# [Problem]
Starting with the first line of the data that follows, transcribe every line verbatim until the line containing "order: Gruiformes" has been transcribed.

# [Stored items]
────

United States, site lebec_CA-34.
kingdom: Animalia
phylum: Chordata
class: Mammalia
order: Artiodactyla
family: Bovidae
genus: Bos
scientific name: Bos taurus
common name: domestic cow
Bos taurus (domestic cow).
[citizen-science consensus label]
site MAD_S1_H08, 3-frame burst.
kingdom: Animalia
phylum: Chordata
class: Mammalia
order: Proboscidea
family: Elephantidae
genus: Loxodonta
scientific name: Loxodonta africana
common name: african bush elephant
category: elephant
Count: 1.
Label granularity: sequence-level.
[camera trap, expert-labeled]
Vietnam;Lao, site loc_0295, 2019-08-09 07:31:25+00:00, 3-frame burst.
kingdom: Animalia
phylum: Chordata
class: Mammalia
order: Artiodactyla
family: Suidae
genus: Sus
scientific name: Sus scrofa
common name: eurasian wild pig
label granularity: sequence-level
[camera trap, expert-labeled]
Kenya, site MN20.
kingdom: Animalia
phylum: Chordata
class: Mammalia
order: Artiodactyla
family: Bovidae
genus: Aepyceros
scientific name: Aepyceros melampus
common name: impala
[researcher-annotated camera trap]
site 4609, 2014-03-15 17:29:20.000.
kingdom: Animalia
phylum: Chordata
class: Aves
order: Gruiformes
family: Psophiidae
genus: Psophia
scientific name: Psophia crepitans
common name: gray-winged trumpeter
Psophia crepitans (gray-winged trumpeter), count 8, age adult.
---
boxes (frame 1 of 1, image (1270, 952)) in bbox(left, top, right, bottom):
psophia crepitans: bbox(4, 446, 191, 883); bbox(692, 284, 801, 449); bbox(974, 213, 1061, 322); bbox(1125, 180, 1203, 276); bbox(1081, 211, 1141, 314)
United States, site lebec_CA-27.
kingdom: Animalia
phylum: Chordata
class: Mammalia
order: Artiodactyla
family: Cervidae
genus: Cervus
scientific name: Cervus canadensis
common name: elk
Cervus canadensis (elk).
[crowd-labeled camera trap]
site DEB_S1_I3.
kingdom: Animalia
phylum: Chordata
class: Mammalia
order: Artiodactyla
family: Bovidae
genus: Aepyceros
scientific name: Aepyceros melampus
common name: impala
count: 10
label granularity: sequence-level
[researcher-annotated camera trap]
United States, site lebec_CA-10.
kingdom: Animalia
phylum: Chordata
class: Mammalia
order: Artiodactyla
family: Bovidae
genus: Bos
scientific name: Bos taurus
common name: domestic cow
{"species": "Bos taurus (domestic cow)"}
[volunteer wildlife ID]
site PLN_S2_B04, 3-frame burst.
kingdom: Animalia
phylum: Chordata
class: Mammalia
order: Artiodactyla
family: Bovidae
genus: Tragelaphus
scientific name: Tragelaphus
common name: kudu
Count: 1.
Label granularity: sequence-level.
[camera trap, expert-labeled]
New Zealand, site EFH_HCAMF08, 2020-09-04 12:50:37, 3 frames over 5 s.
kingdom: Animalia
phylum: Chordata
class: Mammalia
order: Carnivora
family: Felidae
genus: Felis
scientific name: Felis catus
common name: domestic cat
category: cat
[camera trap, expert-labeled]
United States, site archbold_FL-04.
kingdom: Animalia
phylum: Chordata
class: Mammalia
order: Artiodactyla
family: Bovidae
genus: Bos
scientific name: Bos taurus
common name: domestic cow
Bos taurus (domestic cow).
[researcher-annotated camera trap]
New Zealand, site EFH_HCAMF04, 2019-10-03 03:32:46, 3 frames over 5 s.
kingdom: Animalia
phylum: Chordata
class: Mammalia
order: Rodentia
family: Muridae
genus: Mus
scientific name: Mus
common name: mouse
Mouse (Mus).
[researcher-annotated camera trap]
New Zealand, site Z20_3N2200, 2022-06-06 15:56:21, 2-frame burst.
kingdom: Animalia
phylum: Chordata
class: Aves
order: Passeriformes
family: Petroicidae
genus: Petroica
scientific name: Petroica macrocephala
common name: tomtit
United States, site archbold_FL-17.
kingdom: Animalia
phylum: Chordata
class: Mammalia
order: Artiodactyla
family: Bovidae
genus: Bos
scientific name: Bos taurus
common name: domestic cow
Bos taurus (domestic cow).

────

# [Solution to this exercise]
United States, site lebec_CA-34.
kingdom: Animalia
phylum: Chordata
class: Mammalia
order: Artiodactyla
family: Bovidae
genus: Bos
scientific name: Bos taurus
common name: domestic cow
Bos taurus (domestic cow).
[citizen-science consensus label]
site MAD_S1_H08, 3-frame burst.
kingdom: Animalia
phylum: Chordata
class: Mammalia
order: Proboscidea
family: Elephantidae
genus: Loxodonta
scientific name: Loxodonta africana
common name: african bush elephant
category: elephant
Count: 1.
Label granularity: sequence-level.
[camera trap, expert-labeled]
Vietnam;Lao, site loc_0295, 2019-08-09 07:31:25+00:00, 3-frame burst.
kingdom: Animalia
phylum: Chordata
class: Mammalia
order: Artiodactyla
family: Suidae
genus: Sus
scientific name: Sus scrofa
common name: eurasian wild pig
label granularity: sequence-level
[camera trap, expert-labeled]
Kenya, site MN20.
kingdom: Animalia
phylum: Chordata
class: Mammalia
order: Artiodactyla
family: Bovidae
genus: Aepyceros
scientific name: Aepyceros melampus
common name: impala
[researcher-annotated camera trap]
site 4609, 2014-03-15 17:29:20.000.
kingdom: Animalia
phylum: Chordata
class: Aves
order: Gruiformes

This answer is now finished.